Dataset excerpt
=====

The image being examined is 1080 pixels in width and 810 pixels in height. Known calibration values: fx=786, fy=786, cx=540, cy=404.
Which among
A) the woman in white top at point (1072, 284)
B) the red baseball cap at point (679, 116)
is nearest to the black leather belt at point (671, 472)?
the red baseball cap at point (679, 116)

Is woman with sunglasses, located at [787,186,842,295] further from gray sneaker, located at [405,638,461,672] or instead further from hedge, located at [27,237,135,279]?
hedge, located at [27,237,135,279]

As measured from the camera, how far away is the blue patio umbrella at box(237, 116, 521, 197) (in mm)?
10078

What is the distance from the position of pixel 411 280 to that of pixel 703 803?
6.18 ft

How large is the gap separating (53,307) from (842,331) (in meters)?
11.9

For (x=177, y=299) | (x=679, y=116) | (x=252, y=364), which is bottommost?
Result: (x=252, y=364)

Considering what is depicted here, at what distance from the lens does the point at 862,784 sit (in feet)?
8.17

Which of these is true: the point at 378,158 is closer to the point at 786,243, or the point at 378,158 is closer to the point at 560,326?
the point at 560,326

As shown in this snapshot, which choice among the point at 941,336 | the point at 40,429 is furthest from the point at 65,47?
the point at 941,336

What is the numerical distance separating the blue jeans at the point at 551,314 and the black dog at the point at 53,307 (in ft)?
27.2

=====

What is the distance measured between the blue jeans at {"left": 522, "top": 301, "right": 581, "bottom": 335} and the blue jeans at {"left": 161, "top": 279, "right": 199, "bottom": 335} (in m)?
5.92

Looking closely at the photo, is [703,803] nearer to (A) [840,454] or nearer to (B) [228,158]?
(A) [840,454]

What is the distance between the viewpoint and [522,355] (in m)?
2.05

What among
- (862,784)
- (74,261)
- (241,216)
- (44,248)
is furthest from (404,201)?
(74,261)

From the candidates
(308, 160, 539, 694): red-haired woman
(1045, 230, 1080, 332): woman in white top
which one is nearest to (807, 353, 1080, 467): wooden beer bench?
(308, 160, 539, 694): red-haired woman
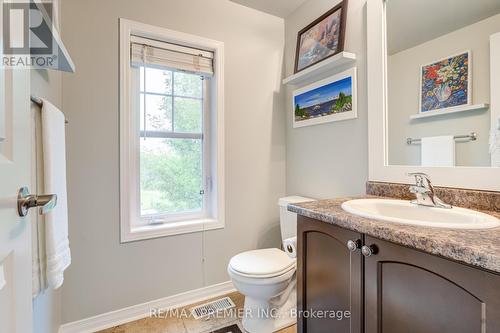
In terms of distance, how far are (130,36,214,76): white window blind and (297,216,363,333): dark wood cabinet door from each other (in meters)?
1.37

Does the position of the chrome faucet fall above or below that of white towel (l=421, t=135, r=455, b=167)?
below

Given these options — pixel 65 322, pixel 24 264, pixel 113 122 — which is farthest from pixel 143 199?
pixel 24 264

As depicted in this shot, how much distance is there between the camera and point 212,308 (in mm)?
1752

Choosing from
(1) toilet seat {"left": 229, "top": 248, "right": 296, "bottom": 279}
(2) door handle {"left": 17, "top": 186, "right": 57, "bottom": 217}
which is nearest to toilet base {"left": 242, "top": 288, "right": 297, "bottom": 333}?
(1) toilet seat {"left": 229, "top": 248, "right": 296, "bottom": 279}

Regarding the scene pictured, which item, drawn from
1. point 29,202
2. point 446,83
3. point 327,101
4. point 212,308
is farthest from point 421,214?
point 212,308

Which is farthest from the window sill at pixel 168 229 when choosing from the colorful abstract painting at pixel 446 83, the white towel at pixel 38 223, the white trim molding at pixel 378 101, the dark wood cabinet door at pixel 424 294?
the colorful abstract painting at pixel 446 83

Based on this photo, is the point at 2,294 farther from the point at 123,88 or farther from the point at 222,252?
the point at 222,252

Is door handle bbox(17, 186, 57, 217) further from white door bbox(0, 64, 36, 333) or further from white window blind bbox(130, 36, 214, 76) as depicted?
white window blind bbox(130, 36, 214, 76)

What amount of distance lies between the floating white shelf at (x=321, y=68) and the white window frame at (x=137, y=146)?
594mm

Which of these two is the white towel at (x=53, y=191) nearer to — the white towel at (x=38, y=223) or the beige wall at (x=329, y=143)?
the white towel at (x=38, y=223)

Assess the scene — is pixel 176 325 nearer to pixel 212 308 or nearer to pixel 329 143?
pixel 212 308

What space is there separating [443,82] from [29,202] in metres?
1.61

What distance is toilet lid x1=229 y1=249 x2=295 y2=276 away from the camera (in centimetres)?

=====

Find each line in the dataset excerpt above that contains the word "away", and copy those lines.

As measured from the camera, how far away is the blue patio umbrella at box(237, 116, 521, 197) (in mm)?
What distance is toilet lid x1=229 y1=249 x2=295 y2=276 away from the camera (in centimetres)?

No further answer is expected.